| Material for this task |
--- --- ---

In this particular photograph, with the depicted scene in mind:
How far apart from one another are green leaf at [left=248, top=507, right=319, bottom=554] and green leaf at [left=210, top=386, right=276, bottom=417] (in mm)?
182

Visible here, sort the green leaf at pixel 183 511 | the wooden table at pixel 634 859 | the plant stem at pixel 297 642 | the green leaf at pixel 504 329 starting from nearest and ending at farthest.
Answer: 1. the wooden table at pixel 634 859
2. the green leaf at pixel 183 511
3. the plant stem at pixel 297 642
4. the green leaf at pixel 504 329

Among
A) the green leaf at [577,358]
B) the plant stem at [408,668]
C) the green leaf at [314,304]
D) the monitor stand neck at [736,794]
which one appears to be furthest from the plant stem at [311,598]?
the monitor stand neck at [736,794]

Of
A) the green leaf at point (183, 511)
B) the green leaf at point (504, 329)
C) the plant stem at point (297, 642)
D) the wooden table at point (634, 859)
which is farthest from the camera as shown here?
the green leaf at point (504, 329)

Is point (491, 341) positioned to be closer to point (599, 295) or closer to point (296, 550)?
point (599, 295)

--- --- ---

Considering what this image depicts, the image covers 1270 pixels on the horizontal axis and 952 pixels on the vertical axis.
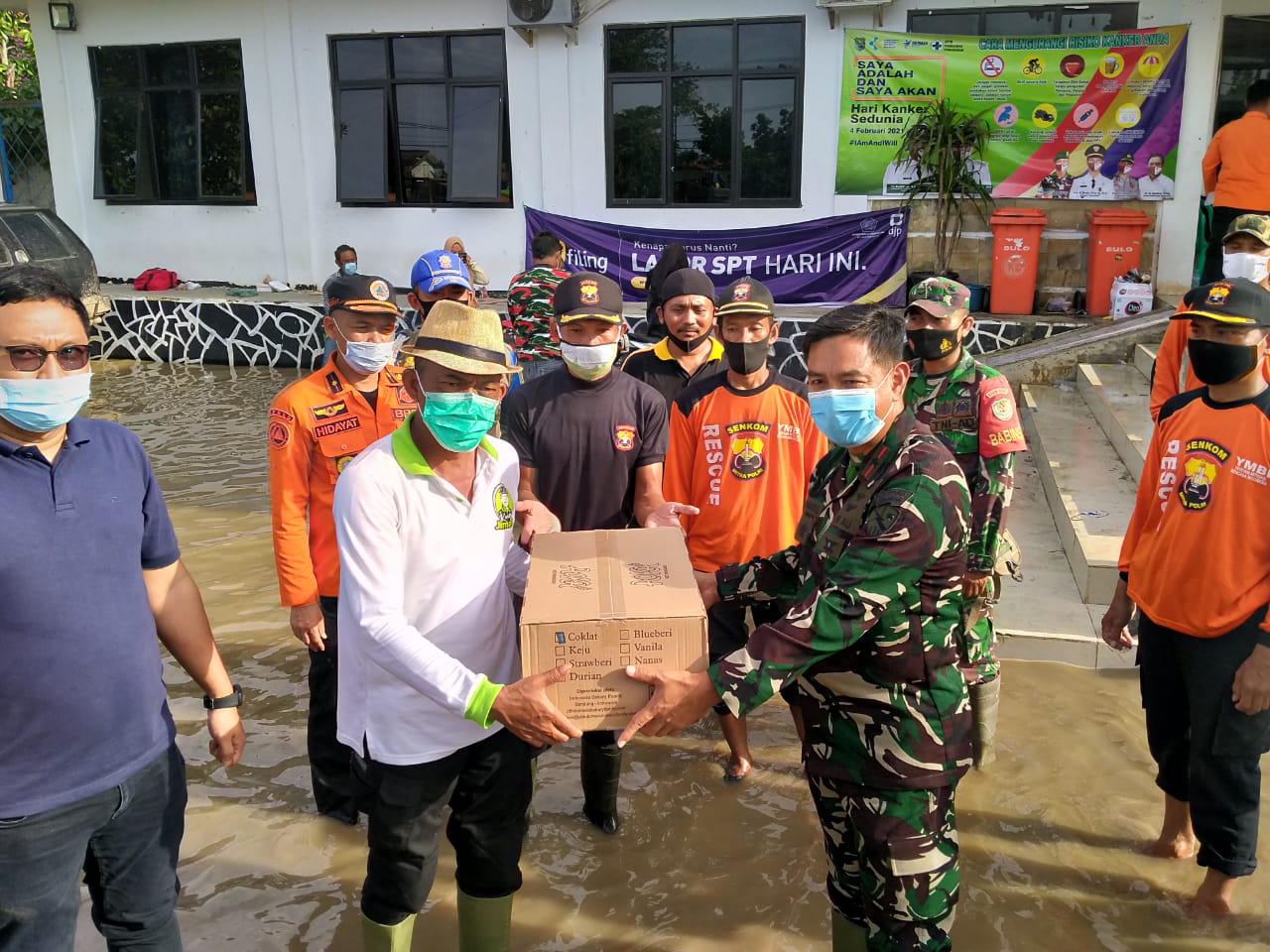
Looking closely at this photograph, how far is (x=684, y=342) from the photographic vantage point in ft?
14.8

--- --- ---

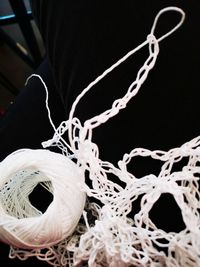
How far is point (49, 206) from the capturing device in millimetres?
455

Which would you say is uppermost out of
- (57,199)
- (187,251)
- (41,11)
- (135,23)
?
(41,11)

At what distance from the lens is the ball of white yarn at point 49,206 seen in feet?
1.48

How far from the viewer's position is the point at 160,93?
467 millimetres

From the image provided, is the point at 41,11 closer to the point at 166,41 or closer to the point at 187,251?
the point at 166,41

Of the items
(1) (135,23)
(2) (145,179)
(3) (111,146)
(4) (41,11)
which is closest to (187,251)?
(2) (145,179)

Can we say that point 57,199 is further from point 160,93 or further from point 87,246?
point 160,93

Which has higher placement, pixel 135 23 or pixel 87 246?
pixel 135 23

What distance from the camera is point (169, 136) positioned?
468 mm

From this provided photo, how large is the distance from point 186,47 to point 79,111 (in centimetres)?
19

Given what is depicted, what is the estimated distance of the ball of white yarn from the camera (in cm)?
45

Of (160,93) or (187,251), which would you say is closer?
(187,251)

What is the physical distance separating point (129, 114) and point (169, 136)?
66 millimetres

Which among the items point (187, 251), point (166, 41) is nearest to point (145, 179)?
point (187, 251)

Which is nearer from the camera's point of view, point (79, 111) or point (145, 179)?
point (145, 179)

--- --- ---

| What is asked |
Which lines in the records above contain the string "provided"? Return each one in full.

| Solution to this problem |
From the image provided, is the point at 41,11 closer to the point at 166,41 or closer to the point at 187,251?
From this provided photo, how large is the distance from point 186,47 to point 79,111 (in centimetres)?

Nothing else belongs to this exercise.